• _Supplied passage_
============

Skip to content
Last updated: March 11, 2025

SCWE-071: Uninitialized Storage Pointer

Stable Version v0.0.1

This content is in the version-(v0.0.1) and still under active development, so it is subject to change any time (e.g. structure, IDs, content, URLs, etc.).

Send Feedback

Relationships

Description

An uninitialized storage pointer in Solidity refers to a variable that has been declared but not assigned a value before being used. This can result in unpredictable behavior, as the variable might point to unintended locations in the contract's storage, potentially exposing sensitive data or allowing attackers to exploit the uninitialized pointer. This is a critical issue because Solidity does not automatically initialize storage variables, leaving them with default values that may be unsafe.

Remediation

Always initialize storage pointers to avoid potential vulnerabilities. Ensure that all variables, especially storage pointers, are properly assigned a value before being used. This prevents accessing uninitialized or garbage data from the contract’s storage.

============

• _Dataset excerpt_

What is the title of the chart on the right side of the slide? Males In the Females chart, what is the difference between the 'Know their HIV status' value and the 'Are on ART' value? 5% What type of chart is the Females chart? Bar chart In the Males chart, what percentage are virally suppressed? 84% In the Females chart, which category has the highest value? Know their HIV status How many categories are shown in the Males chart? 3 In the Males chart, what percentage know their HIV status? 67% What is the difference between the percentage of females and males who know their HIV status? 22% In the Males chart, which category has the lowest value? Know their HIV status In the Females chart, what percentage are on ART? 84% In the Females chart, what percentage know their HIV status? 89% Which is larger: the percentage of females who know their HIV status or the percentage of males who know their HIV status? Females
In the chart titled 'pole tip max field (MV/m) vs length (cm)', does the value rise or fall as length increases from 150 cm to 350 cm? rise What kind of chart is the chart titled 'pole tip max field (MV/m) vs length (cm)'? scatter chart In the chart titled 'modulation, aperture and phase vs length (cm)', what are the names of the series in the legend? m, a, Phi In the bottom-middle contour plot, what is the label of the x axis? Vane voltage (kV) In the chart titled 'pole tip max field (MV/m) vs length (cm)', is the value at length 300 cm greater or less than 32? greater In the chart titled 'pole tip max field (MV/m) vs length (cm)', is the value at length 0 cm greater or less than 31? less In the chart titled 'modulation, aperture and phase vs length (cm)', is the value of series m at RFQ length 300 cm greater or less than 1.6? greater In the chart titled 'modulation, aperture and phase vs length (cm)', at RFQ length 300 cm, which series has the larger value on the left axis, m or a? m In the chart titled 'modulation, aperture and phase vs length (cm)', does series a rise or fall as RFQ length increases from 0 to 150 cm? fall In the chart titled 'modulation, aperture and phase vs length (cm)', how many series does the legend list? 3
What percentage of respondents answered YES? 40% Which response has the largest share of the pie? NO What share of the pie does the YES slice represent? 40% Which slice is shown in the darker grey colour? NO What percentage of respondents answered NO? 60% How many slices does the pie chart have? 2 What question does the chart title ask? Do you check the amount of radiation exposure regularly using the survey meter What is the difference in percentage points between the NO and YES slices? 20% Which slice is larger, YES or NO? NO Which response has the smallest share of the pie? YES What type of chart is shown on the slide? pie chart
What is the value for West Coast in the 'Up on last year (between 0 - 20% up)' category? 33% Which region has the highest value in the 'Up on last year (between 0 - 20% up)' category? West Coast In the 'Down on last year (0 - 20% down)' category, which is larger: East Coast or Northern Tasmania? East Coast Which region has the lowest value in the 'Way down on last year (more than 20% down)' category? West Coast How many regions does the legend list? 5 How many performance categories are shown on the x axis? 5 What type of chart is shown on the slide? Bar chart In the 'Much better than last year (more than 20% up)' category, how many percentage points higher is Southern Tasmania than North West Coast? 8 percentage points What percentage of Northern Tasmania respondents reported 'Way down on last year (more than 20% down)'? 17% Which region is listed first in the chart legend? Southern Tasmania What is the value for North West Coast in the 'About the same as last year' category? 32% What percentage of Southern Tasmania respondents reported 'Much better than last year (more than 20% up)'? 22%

============

• _Set of tasks_
1. List the examples the page on uninitialized storage pointers gives of what in its content may change at any time.
2. Return the part of the page on uninitialized storage pointers that starts with "Skip to content" and goes on through "content, URLs, etc.).", copied exactly.

• _Numbered responses_
1. structure, IDs, content, URLs

2.
Skip to content
Last updated: March 11, 2025

SCWE-071: Uninitialized Storage Pointer

Stable Version v0.0.1

This content is in the version-(v0.0.1) and still under active development, so it is subject to change any time (e.g. structure, IDs, content, URLs, etc.).